|When an opponent’s analogy is distorted to mean something broader or more narrow than intended.||Tom said life is like a river in that those who spend the energy to maneuver their boats to the middle of the river will see more during their lifetime. This is ridiculous since he can not explained where the boats come from.|
|Analogies are intrinsically imperfect. But this does not negate their utility or strength. Legitimate parallels offer insight and may need to be addressed.
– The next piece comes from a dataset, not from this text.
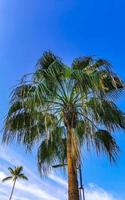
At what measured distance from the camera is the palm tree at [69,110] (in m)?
7.61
The fact that television is not ingested does not mean an addition to alcohol can not serve as a informative analogy to an addition to television.
This is a type of straw-man fallacy.
Case Study One
If person A claims their “loving” god will eternally torture the humans he created if they disobey him, and person B claims this is analogous to a “loving” human father eternally torturing his children if they disobey, for person A would unjustifiably pervert the analogy if they were to claim that the analogy does hold for irrelevant reasons such as “the human father is not righteous” or “human fathers don’t live eternally”.
Case Study Two
If person A claims religious faith gives people joy that hides and prevents other possible joys in life in the same way that cocaine gives junkies joy at the expense of other possible joys in life, person B would unjustifiably pervert the analogy if they were to claim that the analogy does hold for irrelevant reasons such as “cocaine is not legal” or “people with faith serve God.”
Keep in mind that a fallacious argument does not entail an erroneous position.